# 抜粋

乗りものニュース / 2024年6月22日 6時12分

ILAで公開された「ウイングマン」(画像:エアバス)。

エアバスがF-16戦闘機並みの大型無人機「ウイングマン」を披露。有人戦闘機の意に沿って行動し、空の戦い方を一変させるかもしれません。ただ、肝心の次世代戦闘機の開発が遅れており、独仏の苦しい思惑も見えてきます。

戦闘機を行動をともにする“超スゴイお供”

 ドイツで2024年6月5日から9日まで開催されたベルリン国際航空宇宙ショー(ILA)にて、エアバスは無人航空機のコンセプト「ウイングマン」を発表しました。

 ウイングマンは有人航空機と行動を共にすることを前提とした無人航空機で、有人機の前方に展開して偵察や攻撃を行います。なかでも戦闘機と行動を共にする機会が多くなりそうなことから、最近では「CCA」(Collaborate Combat Aircraft)と呼ばれる機会が増えています。

 ILAで公開されたコンセプトモデルは有人戦闘機のF-16に匹敵する大型機で、高速飛行に適したクリップドデルタ翼とラムダ翼の特徴を兼ね備えた主翼と、ステルス性能を高める上で有利な無尾翼機であることなどから、超音速飛行性能とステルス性能を兼ね備えた無人航空機なのではないかと目されています。

■「第六世代」戦闘機には必須の“お供”に?

 第二次世界大戦の終結後、戦闘機はジェットエンジンを動力とする亜音速機の第一世代、レーダーを搭載し、第一世代機と同じくジェットエンジンを動力とする超音速機の第二世代、第二世代に多用途性を加えた第三世代、その多用途性をさらに高め、速度や運動性能なども追及した第四世代、それら性能をさらに高めた上で、レーダーに映りにくい「ステルス性能」を兼ね備えた第五世代機へと進化してきました。

 日本を含めた一部の先進諸国は第五世代のさらに先を行く、第六世代戦闘機の開発に取り組んでいます。第六世代戦闘機の定義はまだ明確になっていないのですが、CCAを戦闘システムに組み込むことが第六代戦闘機の必須要綱だと考えている国は多く、エアバスのウイングマンコンセプトも、こうした流れの中から生まれたものです。

じゃあ次期戦闘機はいつできるの? ドイツの思惑

 ウイングマンは、ドイツとフランス、スペインが共同で開発計画を進めている新戦闘機「FCAS(Future Combat Air System)」にも対応する見込みです。

# 目標
エアバスの無人機に関する抜粋から、次の一文を英語に訳しなさい。「ドイツで2024年6月5日から9日まで開催されたベルリン国際航空宇宙ショー(ILA)にて、エアバスは無人航空機のコンセプト『ウイングマン』を発表しました。」

# 提供データ
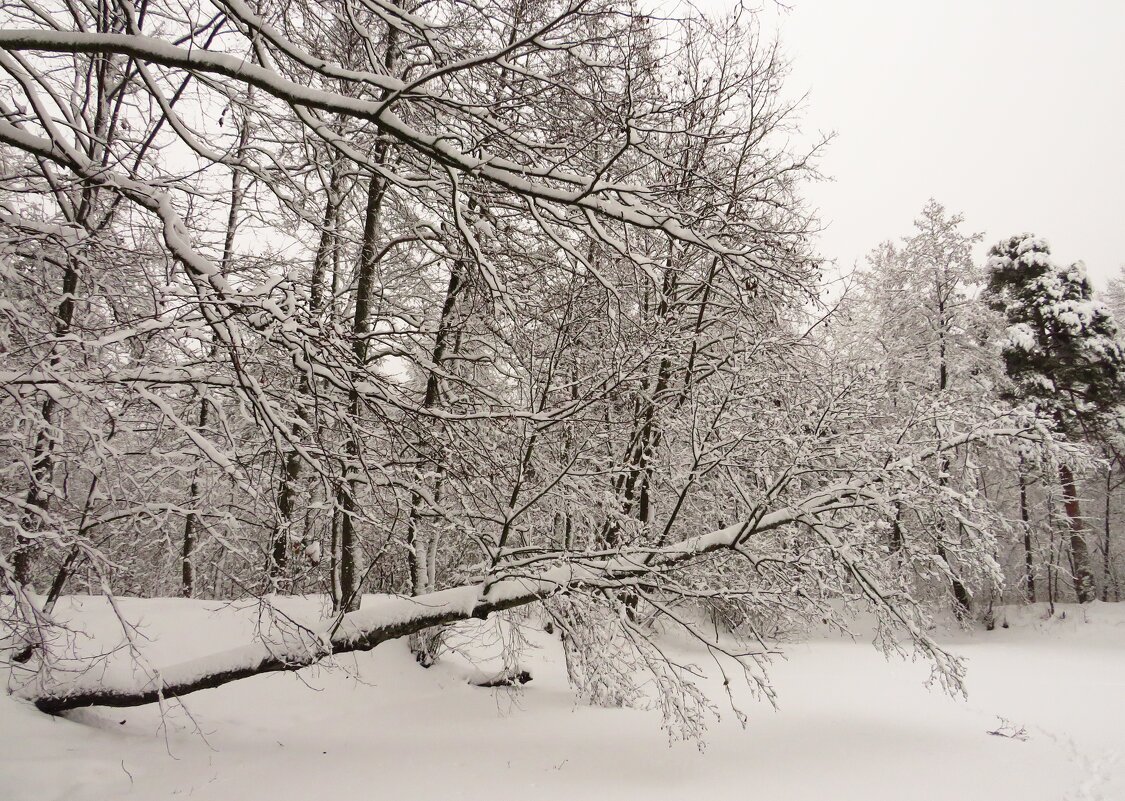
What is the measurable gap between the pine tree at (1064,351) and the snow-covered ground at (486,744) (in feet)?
32.5

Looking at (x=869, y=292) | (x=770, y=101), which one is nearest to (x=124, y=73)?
(x=770, y=101)

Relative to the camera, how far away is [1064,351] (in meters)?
17.0

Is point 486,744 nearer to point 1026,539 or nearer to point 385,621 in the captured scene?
point 385,621

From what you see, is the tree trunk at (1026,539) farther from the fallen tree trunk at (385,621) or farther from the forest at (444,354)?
the fallen tree trunk at (385,621)

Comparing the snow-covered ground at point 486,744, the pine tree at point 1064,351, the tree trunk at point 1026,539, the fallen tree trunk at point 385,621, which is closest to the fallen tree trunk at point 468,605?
the fallen tree trunk at point 385,621

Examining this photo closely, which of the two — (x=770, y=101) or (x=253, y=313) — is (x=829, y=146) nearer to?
(x=770, y=101)

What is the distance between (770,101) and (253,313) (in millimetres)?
6806

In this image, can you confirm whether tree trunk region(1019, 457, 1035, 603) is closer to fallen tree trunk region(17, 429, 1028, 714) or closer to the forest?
the forest

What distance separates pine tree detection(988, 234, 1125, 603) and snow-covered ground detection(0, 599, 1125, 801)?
991 cm

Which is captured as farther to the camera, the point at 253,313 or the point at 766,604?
the point at 766,604

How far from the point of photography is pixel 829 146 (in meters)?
8.52

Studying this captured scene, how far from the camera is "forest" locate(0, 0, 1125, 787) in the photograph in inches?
134

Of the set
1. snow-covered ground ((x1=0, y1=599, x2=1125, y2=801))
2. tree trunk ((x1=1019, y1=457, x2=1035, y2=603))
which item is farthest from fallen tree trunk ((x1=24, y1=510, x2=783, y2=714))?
tree trunk ((x1=1019, y1=457, x2=1035, y2=603))

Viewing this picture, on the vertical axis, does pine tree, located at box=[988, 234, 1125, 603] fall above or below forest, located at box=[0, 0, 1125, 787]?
above
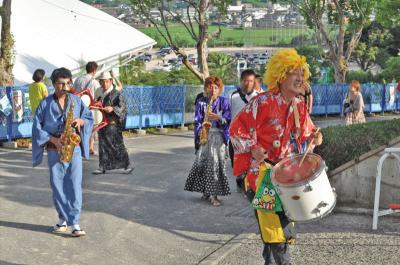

# 記述解答
At the ILA Berlin International Aerospace Show, held in Germany from June 5 to 9, 2024, Airbus unveiled its unmanned aerial vehicle concept, "Wingman."